AUSGANGSTEXT:

┌──

Roter Teppich für IT-Experten
Von David Schahinian
Die Zahlendes Instituts der deutschen Wirtschaft (IW) sprechen für sich: 87 % der offenen Stellen für IT-Fachkräfte können derzeit nicht oder nur schwer besetzt werden. Die grenzüberschreitende Suche hilft – zwar nur bedingt, aber immerhin: Bereits 2019 hatte mehr als jeder zehnte der knapp 820.000 Beschäftigten in IT-Berufen eine ausländische Staatsangehörigkeit. Zu den Kernergebnissen der IW-Studie zählt, dass Quereinsteiger und informell erworbene Kompetenzen im IT-Bereich eine große Rolle spielen.
Nicht zuletzt aus Mangel an Alternativen sind Unternehmen in dieser Branche eher bereit, Fachkräfte mit passenden Arbeitserfahrungen zu beschäftigen und nicht allein auf Zeugnisse und Zertifikate zu schauen. Die Autoren kommen zum einen zu dem Schluss, dass Potenziale der Zuwanderung im Bereich der Berufsausbildung „noch nicht umfassend ausgeschöpft“ sind. Zum anderen fehlen vor allem Akademiker, für knapp die Hälfte aller gemeldeten Stellen werden Experten gesucht.
IT-Fachkräfte genießen Vorteile
Der Gesetzgeber hat den Bedarf erkannt und gegengesteuert. Beispielsweise mit dem 2020 in Kraft getretenen Fachkräfteeinwanderungsgesetz. Es hat die Einwanderung sowohl von Fachkräften mit beruflicher, nichtakademischer Ausbildung zu Arbeitszwecken als auch für Fachkräfte mit Hochschulabschluss erleichtert. Bereits seit 2012 haben alle Personen mit einem ausländischen Berufsabschluss einen Rechtsanspruch darauf, ihre Berufsqualifikation auf Gleichwertigkeit mit einem deutschen Referenzberuf prüfen zu lassen – unabhängig von der Staatsangehörigkeit und dem Aufenthaltsstatus. Das umfasst rund 600 deutsche Aus- und Fortbildungsberufe.

└──

DATENZEILEN:
┌──

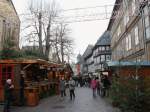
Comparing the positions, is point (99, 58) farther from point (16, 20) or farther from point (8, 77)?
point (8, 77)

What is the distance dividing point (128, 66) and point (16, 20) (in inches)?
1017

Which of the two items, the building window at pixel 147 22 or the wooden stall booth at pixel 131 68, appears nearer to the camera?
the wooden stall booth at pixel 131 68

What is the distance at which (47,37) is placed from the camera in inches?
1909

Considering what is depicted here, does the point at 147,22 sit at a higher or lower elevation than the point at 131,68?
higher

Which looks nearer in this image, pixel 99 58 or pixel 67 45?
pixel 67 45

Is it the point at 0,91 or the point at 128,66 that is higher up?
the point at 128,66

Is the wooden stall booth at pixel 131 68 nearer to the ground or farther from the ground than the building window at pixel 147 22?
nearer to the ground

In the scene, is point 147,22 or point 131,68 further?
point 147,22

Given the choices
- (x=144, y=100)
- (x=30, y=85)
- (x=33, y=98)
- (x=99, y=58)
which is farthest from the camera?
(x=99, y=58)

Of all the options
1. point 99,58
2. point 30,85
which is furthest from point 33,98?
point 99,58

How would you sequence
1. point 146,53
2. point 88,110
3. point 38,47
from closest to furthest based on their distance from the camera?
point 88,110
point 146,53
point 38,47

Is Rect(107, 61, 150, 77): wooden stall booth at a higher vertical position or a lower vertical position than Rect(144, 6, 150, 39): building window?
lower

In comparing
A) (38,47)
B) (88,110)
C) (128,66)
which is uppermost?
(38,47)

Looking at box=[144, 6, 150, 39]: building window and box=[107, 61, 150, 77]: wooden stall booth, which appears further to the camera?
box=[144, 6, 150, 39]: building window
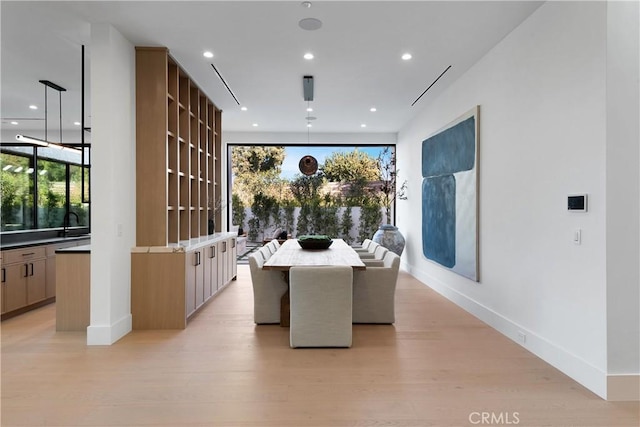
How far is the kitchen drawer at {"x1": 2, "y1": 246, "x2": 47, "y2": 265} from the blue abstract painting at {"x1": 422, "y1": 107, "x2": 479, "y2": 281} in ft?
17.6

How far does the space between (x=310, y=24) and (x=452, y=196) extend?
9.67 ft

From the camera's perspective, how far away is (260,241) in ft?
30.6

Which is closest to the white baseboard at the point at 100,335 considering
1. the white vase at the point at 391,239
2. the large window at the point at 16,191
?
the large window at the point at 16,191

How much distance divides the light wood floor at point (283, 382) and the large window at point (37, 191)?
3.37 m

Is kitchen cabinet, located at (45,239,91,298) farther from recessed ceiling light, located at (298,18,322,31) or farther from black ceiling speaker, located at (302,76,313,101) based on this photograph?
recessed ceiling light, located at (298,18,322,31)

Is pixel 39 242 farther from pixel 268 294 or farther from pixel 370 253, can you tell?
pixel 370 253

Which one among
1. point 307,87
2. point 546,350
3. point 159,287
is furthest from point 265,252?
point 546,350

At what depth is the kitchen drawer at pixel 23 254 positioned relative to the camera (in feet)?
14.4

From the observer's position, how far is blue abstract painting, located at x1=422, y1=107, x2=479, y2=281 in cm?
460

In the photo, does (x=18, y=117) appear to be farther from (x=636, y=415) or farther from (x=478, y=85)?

└──
┌──

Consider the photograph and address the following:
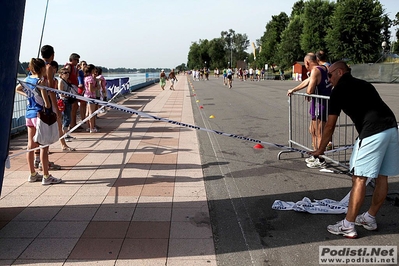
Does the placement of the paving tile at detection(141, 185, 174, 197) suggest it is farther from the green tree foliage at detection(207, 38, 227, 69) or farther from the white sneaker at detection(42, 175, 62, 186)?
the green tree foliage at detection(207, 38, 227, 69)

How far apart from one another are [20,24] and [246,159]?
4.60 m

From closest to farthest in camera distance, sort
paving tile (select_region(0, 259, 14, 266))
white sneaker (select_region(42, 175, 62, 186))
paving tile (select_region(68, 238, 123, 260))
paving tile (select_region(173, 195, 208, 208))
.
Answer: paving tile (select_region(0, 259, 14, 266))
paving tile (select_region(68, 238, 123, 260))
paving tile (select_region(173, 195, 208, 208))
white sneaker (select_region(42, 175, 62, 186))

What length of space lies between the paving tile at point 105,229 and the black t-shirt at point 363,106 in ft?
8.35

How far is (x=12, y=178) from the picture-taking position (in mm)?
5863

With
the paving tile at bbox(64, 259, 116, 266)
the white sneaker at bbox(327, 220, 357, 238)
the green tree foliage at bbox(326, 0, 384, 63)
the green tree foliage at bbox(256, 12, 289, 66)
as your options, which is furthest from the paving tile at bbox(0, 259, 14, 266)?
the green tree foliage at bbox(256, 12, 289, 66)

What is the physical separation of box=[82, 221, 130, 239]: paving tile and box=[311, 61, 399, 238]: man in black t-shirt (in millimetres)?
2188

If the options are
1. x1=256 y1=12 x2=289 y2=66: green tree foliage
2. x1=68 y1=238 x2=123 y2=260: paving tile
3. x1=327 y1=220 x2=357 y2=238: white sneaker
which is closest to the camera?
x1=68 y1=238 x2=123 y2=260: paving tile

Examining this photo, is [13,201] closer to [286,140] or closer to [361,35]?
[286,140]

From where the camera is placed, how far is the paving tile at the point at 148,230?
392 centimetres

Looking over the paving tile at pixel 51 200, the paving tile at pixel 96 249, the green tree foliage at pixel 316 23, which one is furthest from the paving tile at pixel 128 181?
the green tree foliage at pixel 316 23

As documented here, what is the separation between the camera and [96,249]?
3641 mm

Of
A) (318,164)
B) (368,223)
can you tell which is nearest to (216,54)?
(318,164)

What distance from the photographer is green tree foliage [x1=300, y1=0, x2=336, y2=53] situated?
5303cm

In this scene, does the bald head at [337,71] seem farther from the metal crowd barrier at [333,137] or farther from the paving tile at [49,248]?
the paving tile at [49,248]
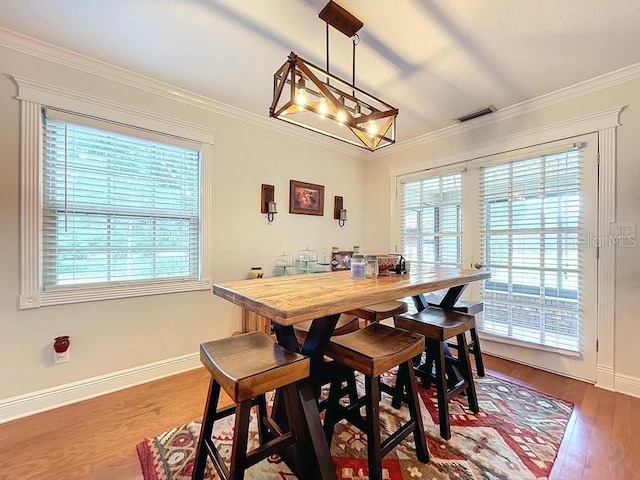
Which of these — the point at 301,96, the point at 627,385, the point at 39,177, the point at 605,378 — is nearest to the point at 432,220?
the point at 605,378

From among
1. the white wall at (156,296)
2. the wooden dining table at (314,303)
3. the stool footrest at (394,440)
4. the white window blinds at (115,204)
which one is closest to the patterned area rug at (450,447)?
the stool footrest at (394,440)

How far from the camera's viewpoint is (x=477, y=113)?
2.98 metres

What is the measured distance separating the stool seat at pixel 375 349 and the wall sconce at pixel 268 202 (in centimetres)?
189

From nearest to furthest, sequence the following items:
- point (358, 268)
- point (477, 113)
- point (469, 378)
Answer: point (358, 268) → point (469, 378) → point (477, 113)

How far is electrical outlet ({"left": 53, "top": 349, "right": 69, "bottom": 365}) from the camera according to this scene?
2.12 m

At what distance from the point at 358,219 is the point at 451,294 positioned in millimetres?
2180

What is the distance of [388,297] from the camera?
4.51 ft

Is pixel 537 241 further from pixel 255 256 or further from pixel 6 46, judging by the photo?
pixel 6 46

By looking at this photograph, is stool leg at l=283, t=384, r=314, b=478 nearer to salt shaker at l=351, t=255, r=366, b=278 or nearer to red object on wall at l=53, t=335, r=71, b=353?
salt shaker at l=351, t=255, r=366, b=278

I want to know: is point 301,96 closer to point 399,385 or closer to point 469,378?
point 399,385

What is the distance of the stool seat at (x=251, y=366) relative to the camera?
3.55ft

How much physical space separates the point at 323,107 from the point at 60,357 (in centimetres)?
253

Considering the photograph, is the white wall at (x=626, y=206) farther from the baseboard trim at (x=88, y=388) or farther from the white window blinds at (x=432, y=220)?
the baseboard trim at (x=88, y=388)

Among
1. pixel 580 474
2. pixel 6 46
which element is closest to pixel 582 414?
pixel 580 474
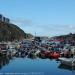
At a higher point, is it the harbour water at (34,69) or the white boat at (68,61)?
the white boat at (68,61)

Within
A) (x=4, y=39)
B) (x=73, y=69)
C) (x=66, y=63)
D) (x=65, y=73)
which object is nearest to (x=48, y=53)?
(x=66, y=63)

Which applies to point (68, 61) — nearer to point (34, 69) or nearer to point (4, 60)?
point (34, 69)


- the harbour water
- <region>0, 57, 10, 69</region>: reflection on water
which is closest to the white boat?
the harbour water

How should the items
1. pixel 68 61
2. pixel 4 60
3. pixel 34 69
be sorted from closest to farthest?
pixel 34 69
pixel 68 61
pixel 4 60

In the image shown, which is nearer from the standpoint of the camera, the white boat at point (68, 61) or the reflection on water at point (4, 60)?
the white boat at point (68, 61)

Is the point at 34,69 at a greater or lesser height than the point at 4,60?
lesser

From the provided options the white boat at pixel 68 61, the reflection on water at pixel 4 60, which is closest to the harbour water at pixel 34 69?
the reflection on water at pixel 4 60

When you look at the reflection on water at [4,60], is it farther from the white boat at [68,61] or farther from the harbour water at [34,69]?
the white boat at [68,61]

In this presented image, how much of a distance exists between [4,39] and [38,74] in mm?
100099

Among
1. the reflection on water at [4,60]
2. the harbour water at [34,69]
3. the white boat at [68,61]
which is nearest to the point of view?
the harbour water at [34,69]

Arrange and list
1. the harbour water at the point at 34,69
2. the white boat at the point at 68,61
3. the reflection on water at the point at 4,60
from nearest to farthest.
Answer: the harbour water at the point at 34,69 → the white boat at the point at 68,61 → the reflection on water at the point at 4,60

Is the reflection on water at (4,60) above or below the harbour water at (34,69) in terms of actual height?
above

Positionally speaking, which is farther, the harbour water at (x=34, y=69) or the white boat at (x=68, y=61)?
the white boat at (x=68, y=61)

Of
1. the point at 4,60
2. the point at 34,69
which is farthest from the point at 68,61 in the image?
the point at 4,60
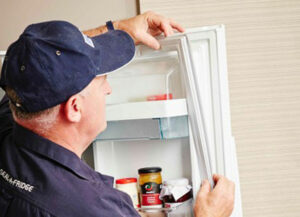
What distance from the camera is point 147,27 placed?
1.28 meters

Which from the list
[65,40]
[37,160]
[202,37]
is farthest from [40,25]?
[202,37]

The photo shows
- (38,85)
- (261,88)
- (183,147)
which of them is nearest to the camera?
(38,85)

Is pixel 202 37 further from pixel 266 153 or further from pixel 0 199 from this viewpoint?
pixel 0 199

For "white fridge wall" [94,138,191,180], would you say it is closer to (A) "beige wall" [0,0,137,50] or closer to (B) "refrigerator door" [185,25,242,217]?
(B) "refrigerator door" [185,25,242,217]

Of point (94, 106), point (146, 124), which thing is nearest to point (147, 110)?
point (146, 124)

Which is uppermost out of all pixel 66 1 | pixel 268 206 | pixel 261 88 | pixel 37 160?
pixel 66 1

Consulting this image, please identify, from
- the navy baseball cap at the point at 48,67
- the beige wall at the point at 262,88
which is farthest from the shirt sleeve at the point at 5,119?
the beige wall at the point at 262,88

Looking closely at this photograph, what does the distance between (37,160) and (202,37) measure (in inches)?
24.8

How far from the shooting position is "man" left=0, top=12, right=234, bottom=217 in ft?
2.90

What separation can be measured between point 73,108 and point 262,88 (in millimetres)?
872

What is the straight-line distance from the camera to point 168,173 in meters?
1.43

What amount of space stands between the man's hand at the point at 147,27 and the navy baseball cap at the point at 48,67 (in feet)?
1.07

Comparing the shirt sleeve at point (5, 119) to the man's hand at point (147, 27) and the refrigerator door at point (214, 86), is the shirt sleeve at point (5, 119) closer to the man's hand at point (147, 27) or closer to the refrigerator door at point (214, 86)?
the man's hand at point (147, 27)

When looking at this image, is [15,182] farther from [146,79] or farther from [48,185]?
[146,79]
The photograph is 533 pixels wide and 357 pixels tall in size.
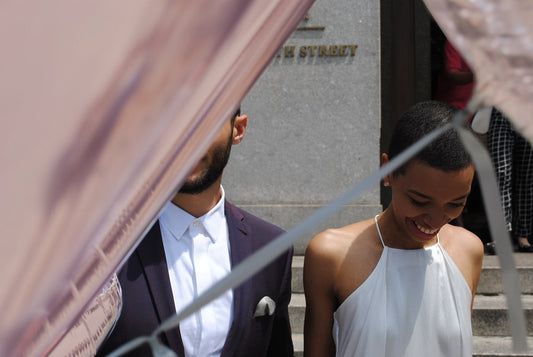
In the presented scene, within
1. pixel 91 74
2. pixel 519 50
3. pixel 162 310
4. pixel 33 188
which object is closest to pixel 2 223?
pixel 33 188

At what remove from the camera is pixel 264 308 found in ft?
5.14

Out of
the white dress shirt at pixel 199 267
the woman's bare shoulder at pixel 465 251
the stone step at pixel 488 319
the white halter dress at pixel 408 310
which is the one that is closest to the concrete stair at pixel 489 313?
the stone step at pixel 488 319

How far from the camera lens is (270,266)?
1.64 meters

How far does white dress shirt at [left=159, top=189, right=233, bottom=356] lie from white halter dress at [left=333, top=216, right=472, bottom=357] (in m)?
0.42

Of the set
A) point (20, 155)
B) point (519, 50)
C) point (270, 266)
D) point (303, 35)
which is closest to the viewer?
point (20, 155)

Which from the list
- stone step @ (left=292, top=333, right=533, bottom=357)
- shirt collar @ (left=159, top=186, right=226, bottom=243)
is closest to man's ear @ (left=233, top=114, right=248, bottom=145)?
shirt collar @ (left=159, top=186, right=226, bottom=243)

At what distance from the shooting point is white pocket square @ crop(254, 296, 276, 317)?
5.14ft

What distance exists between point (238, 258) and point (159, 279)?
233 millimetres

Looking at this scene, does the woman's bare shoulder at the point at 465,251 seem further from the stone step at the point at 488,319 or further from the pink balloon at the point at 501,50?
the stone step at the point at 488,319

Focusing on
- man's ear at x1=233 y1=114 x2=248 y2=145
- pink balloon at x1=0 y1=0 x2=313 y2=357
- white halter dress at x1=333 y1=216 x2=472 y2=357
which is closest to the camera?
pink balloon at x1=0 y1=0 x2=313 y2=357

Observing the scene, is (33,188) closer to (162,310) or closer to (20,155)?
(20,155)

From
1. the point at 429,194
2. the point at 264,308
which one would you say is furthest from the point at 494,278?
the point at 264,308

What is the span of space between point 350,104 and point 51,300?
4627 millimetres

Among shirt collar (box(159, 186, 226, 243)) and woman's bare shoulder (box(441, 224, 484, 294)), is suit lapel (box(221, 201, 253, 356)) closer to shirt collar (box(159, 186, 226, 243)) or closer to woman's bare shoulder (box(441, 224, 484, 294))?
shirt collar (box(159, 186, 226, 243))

└──

AUFGABEN:
A) Beantworten Sie anhand des Ausgangstexts diese Fragen:
(i) Wie viel Prozent der offenen Stellen für IT-Fachkräfte können derzeit nicht oder nur schwer besetzt werden?
(ii) Für welchen Anteil aller gemeldeten Stellen werden Experten gesucht?
(iii) Seit welchem Jahr besteht der Rechtsanspruch, einen ausländischen Berufsabschluss auf Gleichwertigkeit prüfen zu lassen?
B) Entscheiden Sie, ob die folgenden Aussagen mit dem Ausgangstext übereinstimmen:
(i) Das Fachkräfteeinwanderungsgesetz trat 2020 in Kraft.
(ii) Der Rechtsanspruch auf Prüfung der Berufsqualifikation gilt nur für Personen mit bestimmtem Aufenthaltsstatus.
(iii) Unternehmen der IT-Branche achten ausschließlich auf Zeugnisse und Zertifikate.
Stützen Sie sich ausschließlich auf den Ausgangstext.

ANTWORTEN:
A)
(i) 87 %
(ii) Für knapp die Hälfte
(iii) Seit 2012

B)
(i) Ja: „mit dem 2020 in Kraft getretenen Fachkräfteeinwanderungsgesetz“
(ii) Nein: „unabhängig von der Staatsangehörigkeit und dem Aufenthaltsstatus“
(iii) Nein: „nicht allein auf Zeugnisse und Zertifikate zu schauen“